((

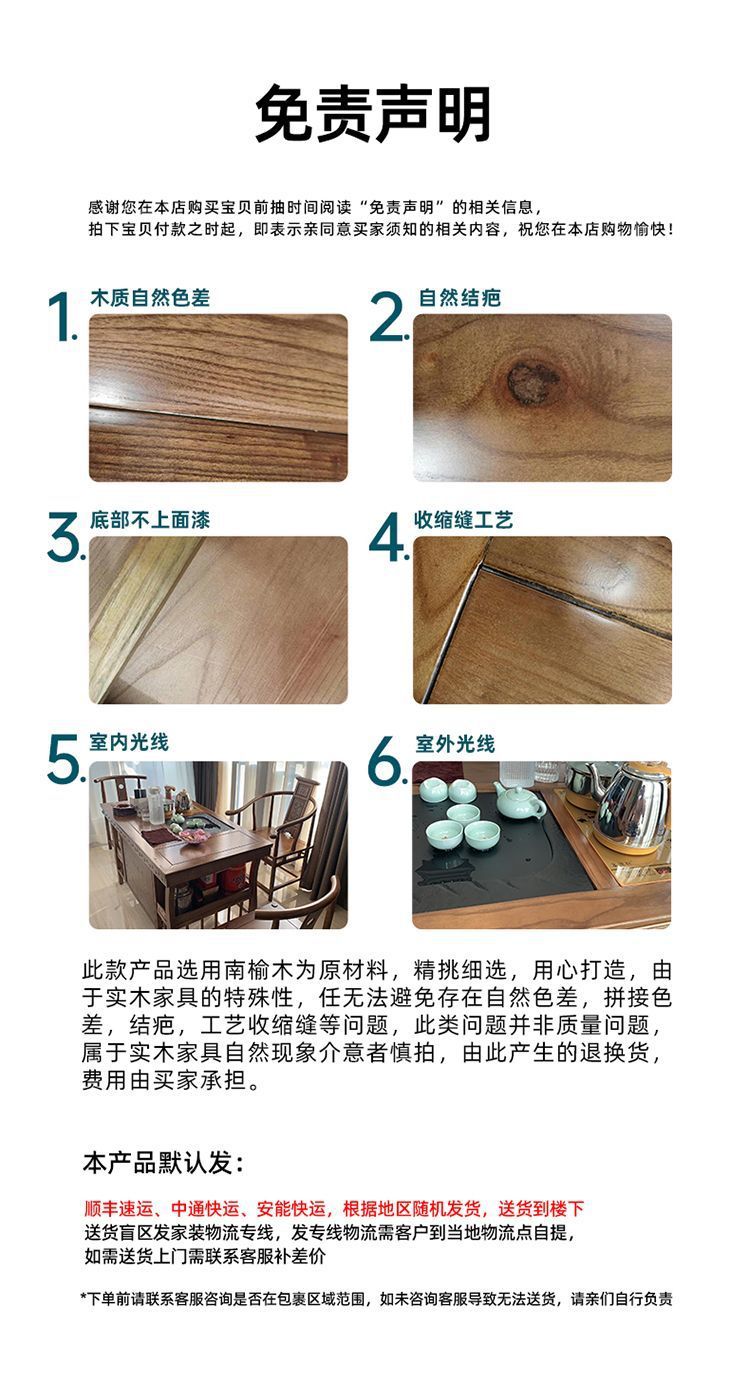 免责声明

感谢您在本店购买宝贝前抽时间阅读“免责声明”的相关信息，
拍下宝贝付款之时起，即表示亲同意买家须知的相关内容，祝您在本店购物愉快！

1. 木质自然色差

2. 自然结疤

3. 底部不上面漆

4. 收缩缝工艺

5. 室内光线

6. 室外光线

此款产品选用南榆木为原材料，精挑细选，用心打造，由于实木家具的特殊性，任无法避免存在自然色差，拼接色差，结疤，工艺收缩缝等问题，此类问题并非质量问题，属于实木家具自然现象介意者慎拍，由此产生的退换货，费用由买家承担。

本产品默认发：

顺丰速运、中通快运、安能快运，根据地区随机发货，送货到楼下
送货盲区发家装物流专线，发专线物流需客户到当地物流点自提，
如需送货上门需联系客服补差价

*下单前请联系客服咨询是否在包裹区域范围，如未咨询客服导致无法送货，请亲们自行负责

))
((

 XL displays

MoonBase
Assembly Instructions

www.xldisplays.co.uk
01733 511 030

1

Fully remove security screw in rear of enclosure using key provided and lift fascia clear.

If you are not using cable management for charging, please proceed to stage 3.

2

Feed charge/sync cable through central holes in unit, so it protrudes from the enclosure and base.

))
((

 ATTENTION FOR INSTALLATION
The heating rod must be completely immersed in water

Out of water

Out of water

))

_Directions_. Go through the entries above and report each line with the string "using" in it.

_Written reply_.
Fully remove security screw in rear of enclosure using key provided and lift fascia clear.
If you are not using cable management for charging, please proceed to stage 3.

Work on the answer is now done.